The Lake Tahoe Restoration Act passed the Senate as part of the Water Resources Development Act of 2016, Sens. Dean Heller and Harry Reid announced on Thursday.
“With five generations of Hellers enjoying the Lake Tahoe Basin, this bill hits close to home for me,” Heller said. “As the leading voice on this legislation, I’m proud of the manner in which it was pushed to new heights. Input from all key stakeholders, secured commitments of support from previous opponents, committee passage, and ultimately, success on the Senate floor were all deserved fruits of a hard labor. I would like to thank my colleagues on both sides of the aisle for garnering bipartisan support for this legislation.”
Sponsored by Heller and Reid and California Senators Dianne Feinstein and Barbara Boxer, the legislation is designed to continue the ongoing effort to protect Lake Tahoe and the Tahoe Basin from invasive species and devastating wildfires, while restoring Lake Tahoe’s water clarity and protecting threatened species and wildlands.
“As the entire world saw last month, the beauty of Lake Tahoe is unparalleled,” Reid said. “We must do everything we can to keep it that way.”
The bill goes to the House of Representatives, which only has a short time to act before adjournment.
The Tahoe portion was part of a bigger $10 billion water projects bill that includes emergency funding for Flint, Michigan — nearly a year after officials declared a public health emergency because of lead-contaminated water.
Senators approved the bill 95-3. The measure now goes to the House, where approval of a similar bill — minus the Flint provision — is expected as soon as next week.
The Senate measure would authorize 29 projects in 18 states for dredging, flood control and other projects overseen by the U.S. Army Corps of Engineers.

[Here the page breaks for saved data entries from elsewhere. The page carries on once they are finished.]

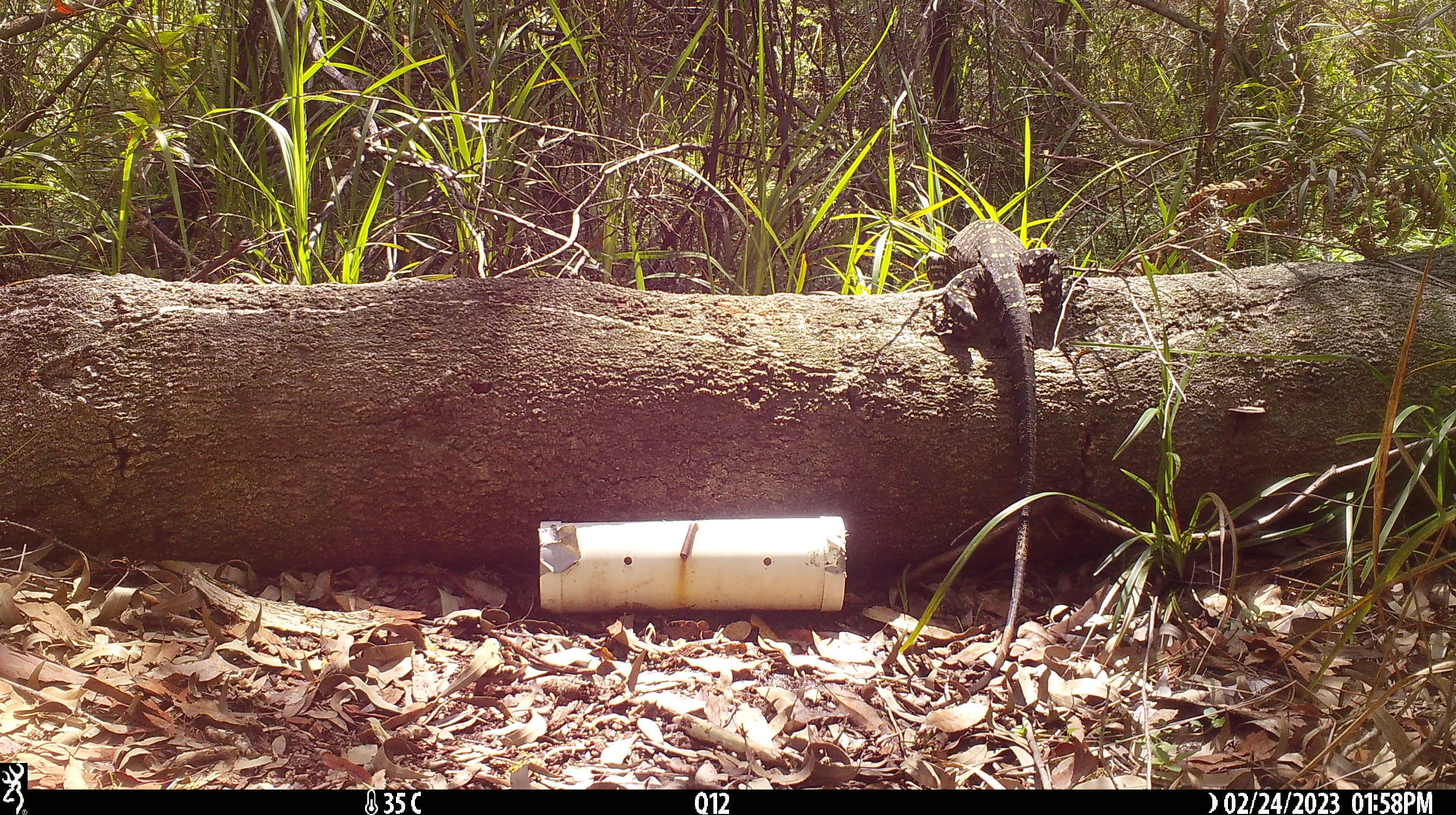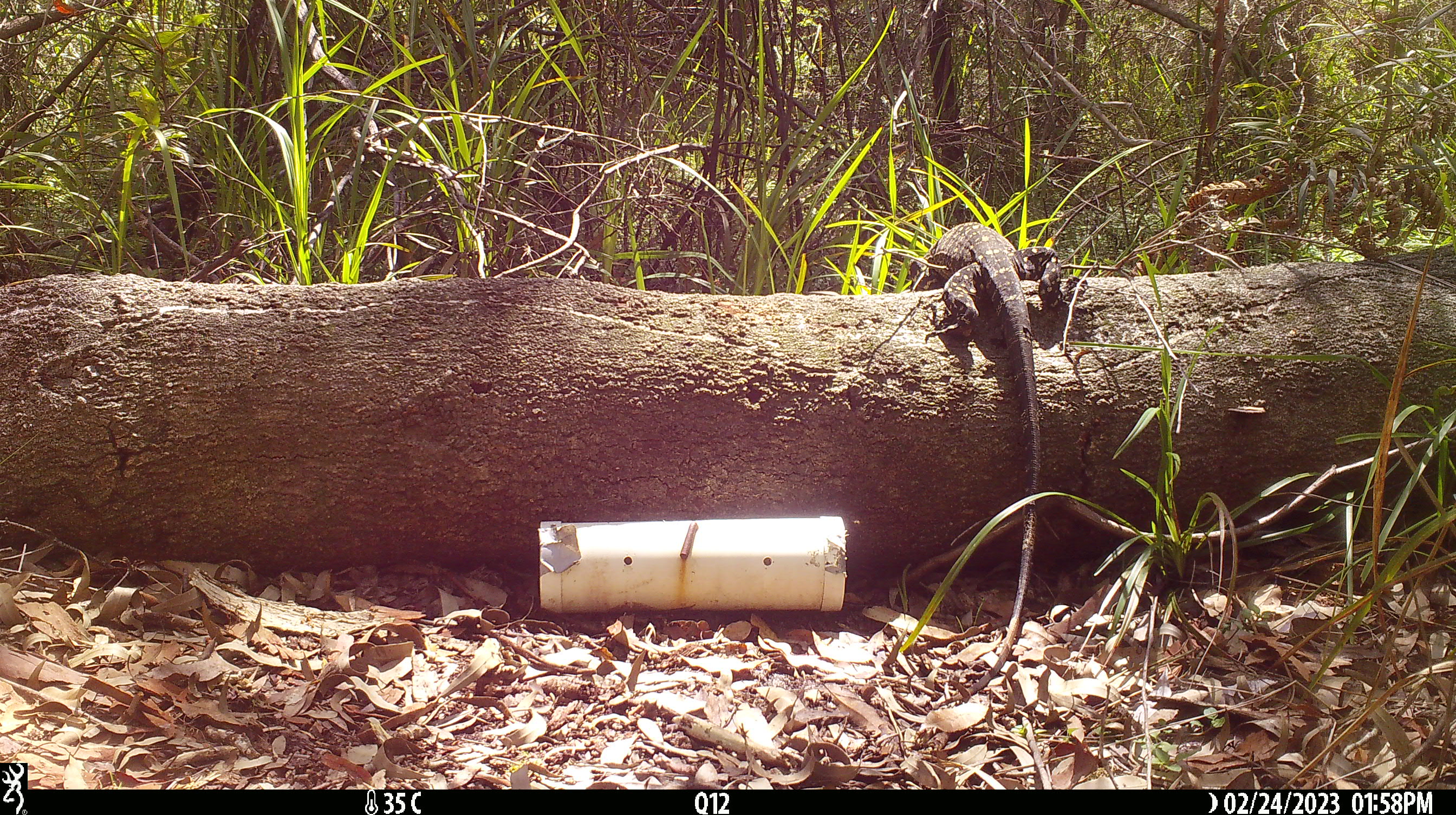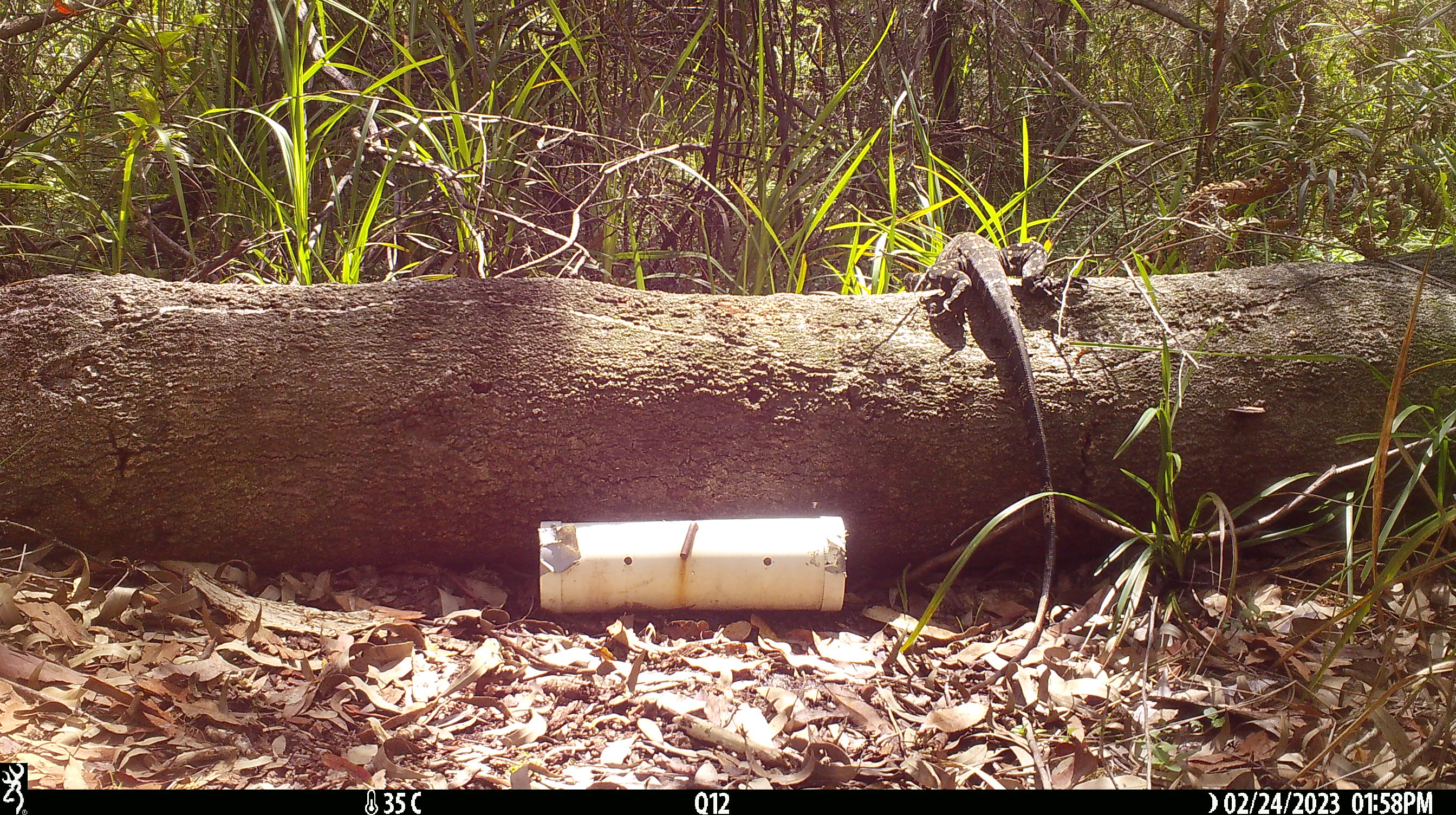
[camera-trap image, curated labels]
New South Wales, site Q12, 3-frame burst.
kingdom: Animalia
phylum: Chordata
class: Reptilia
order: Squamata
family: Varanidae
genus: Varanus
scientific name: Varanus varius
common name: lace monitor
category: goanna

The bipartisan bill includes $100 million in grants and loans to replace lead-contaminated pipes in Flint and other cities with lead emergencies, as well as $50 million to test water for lead in schools and $70 million for water infrastructure loans.
Michigan’s Democratic senators, Debbie Stabenow and Gary Peters, welcomed the Flint measure, but said it comes months too late, with city residents still using bottled water.
“The people of Flint have waited way too long” for help from the state and federal governments, Stabenow said. “This should never have happened. And we know it happened because of decisions made — bad decisions — at the state level.”
Flint’s drinking water became tainted when the city switched from the Detroit water system and began drawing from the Flint River in April 2014 to save money. The impoverished city was under state control at the time.
Regulators failed to ensure the water was treated properly and lead from aging pipes leached into the water supply. Elevated lead levels have been found in at least 325 people, including 221 children. Lead contamination has been linked to learning disabilities and other problems.
Senators have twice reached a bipartisan deal to help Flint but were blocked after Sen. Mike Lee, R-Utah, objected. Lee voted against the bill, saying it increases spending without offsetting budget cuts.
Sen. James Inhofe, R-Okla., chairman of the Senate Environment and Public Works Committee, said the water-projects bill was crucial, not just for Flint but for the rest of the nation.
Among other projects, the bill would authorize $1.9 billion to help restore Florida’s Everglades and combat algae blooms that have fouled the state’s beaches and rivers. It also would bolster flood-prevention projects in Baton Rouge, Louisiana, where torrential rains last month damaged more than 84,000 homes in the state, many in the Baton Rouge area.
The bill would continue a project to deepen Charleston Harbor in South Carolina; speed up reimbursements to tribal, local and state governments for costs incurred in a toxic-waste spill at Colorado’s Gold King Mine. The measure includes language about dredging in Long Island Sound, an issue that has divided Sen. Kirsten Gillibrand, D-N.Y., and fellow Democrats in Connecticut and Rhode Island.
The dispute involves dredging planned near a submarine base outside New London, Connecticut, to make room for the Navy’s newest Virginia-class submarines. Gillibrand and other New York officials fear the project could violate the state’s stringent water quality standards.
Gillibrand secured language in the bill aimed at blocking any disposal that violates water quality standards. Sen. Richard Blumenthal, D-Conn., and other lawmakers tried to block the provision or amend it to apply only to standards in the state where the disposal occurs.
Rep. Bill Shuster, R-Pa., chairman of the House Transportation and Infrastructure Committee, said in a statement that he shares a goal with Inhofe and Sen. Barbara Boxer, D-Calif., to send a water-projects bill to the president by the end of the year.